Ces arguments ne peuvent être débattus à ce stade des procédures. Ils devront être présentés au moment où la requête pour permission d'appeler sera plaidée s'il y a lieu.

B- ARGUMENTATION DES INTIMÉS

Les deux parties admettent que la requête pour permission d'appeler a été présentée dans les délais. La Cour désire rappeler la teneur de l'article 2 du C.p.c. :>

     Les règles de procédure édictées par ce code sont destinées à
     faire apparaître le droit et en assurer la sanction ; et à moins
     d'une disposition contraire, l'inobservation de celles qui ne
     sont pas d'ordre public ne pourra affecter le sort d'une demande
     que s'il n'y a pas été remédié alors qu'il était possible de le
     faire. Ces dispositions doivent s'interpréter les unes par les
     autres et, autant que possible, de manière à faciliter la marche
     normale des procès, plutôt qu'à la retarder ou à y mettre fin
     prématurément

Denis Ferland et Benoît Émery, dans le Précis de procédure civile du Québec, écrivent(2) :

     La préséance du droit substantiel sur la procédure est aussi
     reconnue par la Cour suprême, qui n'hésite pas à affirmer que
     "rien n'est plus contraire aux principes du Code de procédure
     civile actuel, que la théorie de la nullité pour informalité",
     ajoutant même que "sauf devant une nullité décrétée par un texte
     législatif formel ne laissant aux tribunaux aucun pouvoir d'y
     remédier, la Cour suprême du Canada n'hésite pas à intervenir
     pour infirmer un arrêt qui rejette une demande au fond pour vice
     de forme". Selon la Cour suprême, "la pensée dominante qui a
     inspiré tout le nouveau code c'est le désir d'enterrer le vieil
     adage que "la forme emporte le fond", et "lorsque la décision sur
     une question de forme a pour conséquence qu'un justiciable est
     privé d'un droit important, elle cesse d'être vraiment une
     question de forme et devient une question de droit". Ainsi, comme
     les commissaires le suggéraient, le législateur a vraiment voulu
     que "la procédure reste la servante de la justice et n'en
     devienne jamais la maîtresse", et que "tout formalisme indu
     [soit] écarté", "la procédure judicieusement observée demeurant
     une garantie addition,, elle du respect des droits des
     justiciables ".

## Consigne
Recopiez fidèlement l'extrait sur la procédure civile, de « Ces arguments ne » jusqu'à « s'il y a lieu. ».

## Matériel fourni

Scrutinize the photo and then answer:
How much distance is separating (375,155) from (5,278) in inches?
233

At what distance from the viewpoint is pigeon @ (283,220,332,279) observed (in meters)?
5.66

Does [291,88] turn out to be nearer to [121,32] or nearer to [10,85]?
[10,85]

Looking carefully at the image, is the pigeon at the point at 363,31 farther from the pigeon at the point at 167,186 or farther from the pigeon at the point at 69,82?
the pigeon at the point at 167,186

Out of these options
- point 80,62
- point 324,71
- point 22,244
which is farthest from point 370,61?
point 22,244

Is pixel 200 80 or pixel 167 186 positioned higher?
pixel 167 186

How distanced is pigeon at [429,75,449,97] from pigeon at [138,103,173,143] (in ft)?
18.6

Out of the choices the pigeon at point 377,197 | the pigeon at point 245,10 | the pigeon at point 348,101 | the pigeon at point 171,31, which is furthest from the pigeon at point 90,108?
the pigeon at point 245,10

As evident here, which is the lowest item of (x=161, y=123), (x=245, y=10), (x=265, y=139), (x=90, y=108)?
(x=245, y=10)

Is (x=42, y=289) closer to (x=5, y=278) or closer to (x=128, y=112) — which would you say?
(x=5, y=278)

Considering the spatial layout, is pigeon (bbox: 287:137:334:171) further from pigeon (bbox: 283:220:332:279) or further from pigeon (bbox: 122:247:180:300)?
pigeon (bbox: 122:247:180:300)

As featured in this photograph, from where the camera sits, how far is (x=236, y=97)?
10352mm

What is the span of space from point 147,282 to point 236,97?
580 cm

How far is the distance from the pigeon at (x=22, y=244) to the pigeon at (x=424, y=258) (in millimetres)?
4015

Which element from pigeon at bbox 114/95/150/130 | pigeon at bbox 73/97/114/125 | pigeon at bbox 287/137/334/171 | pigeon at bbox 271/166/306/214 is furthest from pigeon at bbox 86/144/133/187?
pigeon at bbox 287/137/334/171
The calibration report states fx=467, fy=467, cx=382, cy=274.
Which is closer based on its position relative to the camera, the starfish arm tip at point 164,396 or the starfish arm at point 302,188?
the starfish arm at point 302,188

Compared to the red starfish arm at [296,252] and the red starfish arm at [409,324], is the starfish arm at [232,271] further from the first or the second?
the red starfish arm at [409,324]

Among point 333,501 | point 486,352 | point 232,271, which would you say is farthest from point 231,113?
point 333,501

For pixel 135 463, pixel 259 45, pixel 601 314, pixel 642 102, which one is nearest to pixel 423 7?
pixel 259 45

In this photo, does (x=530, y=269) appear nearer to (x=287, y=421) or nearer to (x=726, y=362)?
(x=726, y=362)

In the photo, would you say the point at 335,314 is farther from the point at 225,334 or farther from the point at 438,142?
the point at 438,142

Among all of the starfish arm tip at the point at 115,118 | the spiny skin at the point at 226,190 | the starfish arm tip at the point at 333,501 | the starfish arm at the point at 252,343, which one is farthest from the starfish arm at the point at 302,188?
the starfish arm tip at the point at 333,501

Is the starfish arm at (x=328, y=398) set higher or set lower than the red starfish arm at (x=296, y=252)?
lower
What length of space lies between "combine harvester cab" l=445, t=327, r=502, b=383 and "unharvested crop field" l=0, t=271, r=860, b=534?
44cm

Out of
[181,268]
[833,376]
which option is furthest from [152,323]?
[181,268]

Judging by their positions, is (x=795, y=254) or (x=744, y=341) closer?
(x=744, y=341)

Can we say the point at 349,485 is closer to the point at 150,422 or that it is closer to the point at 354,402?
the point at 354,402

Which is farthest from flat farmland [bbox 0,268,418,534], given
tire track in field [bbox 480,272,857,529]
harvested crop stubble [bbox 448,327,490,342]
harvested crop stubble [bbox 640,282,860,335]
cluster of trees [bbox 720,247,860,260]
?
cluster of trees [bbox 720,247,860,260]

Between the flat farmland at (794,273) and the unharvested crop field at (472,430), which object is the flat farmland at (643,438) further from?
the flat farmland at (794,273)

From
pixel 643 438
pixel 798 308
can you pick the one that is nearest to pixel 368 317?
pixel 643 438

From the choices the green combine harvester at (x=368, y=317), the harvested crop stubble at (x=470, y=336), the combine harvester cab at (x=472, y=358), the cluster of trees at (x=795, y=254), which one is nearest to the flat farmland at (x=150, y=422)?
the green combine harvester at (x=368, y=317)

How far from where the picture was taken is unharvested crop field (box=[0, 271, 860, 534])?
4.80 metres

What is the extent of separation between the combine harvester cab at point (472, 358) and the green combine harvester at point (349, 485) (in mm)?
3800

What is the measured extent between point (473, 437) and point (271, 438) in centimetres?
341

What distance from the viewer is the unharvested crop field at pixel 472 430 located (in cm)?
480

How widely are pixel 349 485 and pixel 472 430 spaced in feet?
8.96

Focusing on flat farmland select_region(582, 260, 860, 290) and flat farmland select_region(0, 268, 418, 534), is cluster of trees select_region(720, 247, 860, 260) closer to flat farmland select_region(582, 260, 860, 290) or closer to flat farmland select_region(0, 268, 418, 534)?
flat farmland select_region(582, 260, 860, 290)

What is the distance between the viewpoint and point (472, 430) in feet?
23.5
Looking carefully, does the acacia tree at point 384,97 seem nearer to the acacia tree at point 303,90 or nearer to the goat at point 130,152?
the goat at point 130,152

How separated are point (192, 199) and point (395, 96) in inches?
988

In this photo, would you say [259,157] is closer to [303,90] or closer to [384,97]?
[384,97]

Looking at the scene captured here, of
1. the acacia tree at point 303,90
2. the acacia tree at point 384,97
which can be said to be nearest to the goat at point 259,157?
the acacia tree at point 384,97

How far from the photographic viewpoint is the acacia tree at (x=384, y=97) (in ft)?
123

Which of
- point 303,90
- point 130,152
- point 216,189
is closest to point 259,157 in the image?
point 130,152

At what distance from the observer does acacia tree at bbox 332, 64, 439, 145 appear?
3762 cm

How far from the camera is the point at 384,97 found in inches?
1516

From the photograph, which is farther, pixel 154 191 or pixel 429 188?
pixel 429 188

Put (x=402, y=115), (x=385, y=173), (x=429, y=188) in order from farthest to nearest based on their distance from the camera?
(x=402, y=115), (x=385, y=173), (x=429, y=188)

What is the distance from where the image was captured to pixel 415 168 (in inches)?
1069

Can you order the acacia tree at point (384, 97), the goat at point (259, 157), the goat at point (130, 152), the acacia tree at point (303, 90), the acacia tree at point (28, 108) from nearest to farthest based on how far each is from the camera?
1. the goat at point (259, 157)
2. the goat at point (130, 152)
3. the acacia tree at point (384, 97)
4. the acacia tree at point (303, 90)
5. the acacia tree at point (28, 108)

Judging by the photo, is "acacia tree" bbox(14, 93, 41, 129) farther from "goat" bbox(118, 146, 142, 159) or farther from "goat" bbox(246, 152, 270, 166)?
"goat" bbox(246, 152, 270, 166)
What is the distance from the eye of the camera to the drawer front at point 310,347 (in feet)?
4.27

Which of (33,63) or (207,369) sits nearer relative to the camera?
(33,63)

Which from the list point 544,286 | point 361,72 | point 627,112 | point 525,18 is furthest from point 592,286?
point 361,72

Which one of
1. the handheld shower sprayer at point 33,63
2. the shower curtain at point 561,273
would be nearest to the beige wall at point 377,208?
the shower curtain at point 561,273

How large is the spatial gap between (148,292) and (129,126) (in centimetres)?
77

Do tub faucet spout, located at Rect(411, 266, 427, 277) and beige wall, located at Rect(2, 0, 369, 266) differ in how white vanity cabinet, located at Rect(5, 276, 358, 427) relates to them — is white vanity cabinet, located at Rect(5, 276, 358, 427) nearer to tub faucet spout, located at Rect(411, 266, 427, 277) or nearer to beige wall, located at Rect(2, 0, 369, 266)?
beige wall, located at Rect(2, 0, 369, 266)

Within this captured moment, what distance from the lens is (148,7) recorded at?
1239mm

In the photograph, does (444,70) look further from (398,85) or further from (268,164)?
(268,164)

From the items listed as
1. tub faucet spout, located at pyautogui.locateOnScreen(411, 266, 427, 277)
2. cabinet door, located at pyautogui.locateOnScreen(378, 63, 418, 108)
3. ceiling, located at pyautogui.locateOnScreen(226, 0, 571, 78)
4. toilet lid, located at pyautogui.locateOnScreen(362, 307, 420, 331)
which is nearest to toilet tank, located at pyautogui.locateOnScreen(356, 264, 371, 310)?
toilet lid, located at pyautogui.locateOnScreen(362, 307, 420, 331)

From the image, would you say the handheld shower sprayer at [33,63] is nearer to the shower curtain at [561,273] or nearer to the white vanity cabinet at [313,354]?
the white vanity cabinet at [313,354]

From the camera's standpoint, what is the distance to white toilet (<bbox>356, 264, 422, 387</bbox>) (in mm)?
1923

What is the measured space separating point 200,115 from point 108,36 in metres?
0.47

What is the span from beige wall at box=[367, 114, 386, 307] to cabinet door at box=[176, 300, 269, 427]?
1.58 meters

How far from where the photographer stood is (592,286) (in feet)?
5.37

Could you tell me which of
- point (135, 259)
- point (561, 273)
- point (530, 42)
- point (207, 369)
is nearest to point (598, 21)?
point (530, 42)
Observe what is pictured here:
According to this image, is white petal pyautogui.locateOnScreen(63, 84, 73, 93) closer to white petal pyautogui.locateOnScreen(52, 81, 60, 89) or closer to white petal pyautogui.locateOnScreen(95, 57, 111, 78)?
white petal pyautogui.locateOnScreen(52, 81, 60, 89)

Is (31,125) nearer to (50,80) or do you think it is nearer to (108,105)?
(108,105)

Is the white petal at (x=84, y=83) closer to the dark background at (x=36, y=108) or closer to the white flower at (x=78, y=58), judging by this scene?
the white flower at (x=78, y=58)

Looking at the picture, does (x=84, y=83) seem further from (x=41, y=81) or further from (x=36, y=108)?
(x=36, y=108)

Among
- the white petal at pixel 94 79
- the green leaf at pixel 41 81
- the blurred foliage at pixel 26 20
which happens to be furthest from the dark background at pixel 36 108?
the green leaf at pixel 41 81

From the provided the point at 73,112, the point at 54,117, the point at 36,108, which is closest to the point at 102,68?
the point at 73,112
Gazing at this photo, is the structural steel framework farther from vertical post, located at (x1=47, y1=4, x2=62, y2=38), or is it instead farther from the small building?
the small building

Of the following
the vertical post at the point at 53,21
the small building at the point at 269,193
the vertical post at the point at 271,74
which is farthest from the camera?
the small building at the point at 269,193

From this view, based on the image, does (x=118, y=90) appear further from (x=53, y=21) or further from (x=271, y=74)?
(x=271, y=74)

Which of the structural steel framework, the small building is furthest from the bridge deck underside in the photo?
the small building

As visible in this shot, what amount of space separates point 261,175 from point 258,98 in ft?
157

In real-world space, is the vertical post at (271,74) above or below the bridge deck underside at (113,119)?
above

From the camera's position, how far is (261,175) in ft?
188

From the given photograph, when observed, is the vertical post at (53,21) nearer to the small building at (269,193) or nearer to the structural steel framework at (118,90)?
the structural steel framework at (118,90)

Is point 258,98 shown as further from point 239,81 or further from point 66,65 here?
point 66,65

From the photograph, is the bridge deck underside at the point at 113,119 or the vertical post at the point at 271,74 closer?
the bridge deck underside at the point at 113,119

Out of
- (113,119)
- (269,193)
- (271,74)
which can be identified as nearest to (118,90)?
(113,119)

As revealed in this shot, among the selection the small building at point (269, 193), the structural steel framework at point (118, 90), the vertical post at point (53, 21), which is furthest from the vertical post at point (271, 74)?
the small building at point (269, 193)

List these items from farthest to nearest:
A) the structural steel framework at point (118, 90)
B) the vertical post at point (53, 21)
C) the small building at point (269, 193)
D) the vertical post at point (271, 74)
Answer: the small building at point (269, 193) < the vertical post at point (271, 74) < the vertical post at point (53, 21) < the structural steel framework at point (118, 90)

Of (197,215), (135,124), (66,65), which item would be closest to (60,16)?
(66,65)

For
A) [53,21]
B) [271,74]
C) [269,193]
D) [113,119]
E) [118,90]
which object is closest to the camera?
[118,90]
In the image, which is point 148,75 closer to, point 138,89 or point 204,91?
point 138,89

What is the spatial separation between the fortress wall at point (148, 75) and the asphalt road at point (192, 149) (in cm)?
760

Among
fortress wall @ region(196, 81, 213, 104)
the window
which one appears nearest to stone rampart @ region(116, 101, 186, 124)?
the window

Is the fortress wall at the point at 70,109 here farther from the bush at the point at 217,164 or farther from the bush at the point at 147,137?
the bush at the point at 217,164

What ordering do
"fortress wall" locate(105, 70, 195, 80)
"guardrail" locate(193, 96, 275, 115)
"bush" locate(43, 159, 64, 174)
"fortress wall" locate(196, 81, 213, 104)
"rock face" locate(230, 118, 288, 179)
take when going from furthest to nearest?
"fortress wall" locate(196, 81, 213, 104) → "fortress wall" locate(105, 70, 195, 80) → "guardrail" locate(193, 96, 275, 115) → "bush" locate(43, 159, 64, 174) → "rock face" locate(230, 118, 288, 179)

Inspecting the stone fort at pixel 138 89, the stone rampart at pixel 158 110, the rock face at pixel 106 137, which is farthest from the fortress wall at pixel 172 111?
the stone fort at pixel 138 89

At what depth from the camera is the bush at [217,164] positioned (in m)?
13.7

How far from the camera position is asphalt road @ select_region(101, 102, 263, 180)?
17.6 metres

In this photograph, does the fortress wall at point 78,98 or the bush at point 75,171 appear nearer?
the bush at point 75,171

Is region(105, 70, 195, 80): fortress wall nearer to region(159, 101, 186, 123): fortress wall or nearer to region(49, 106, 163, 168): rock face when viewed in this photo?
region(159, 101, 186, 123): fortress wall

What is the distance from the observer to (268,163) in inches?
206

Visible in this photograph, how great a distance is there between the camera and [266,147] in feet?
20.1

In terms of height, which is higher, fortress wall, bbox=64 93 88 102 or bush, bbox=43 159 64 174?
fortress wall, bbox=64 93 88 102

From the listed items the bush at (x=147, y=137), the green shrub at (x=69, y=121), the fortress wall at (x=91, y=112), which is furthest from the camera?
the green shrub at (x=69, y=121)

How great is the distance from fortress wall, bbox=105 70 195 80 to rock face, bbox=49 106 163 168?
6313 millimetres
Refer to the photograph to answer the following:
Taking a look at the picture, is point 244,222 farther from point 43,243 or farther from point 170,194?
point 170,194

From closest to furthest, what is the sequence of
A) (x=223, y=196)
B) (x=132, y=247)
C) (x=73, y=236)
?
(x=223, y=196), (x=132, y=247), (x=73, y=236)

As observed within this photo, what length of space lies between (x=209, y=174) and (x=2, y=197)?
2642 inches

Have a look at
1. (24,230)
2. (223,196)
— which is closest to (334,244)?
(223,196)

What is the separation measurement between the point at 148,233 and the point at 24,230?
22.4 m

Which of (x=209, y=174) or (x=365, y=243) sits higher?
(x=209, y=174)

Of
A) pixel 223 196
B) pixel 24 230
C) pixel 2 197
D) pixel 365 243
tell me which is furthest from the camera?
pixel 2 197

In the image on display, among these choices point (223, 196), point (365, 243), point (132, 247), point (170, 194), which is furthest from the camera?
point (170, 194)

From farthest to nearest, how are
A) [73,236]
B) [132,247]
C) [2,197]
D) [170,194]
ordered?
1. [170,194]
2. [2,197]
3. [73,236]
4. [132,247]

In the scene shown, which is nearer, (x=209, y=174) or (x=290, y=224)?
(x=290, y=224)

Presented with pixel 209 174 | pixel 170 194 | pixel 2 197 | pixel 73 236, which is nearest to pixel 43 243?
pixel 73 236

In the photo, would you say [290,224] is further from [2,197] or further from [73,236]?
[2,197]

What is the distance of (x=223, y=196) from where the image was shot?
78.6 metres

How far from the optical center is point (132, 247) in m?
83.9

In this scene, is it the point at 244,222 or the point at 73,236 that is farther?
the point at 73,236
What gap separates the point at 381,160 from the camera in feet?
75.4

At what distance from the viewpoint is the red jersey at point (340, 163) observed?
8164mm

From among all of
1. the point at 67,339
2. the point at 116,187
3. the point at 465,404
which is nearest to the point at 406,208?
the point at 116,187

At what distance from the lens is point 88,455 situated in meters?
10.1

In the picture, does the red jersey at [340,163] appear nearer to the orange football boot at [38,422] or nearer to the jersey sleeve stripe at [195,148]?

## Résultat final
Ces arguments ne peuvent être débattus à ce stade des procédures. Ils devront être présentés au moment où la requête pour permission d'appeler sera plaidée s'il y a lieu.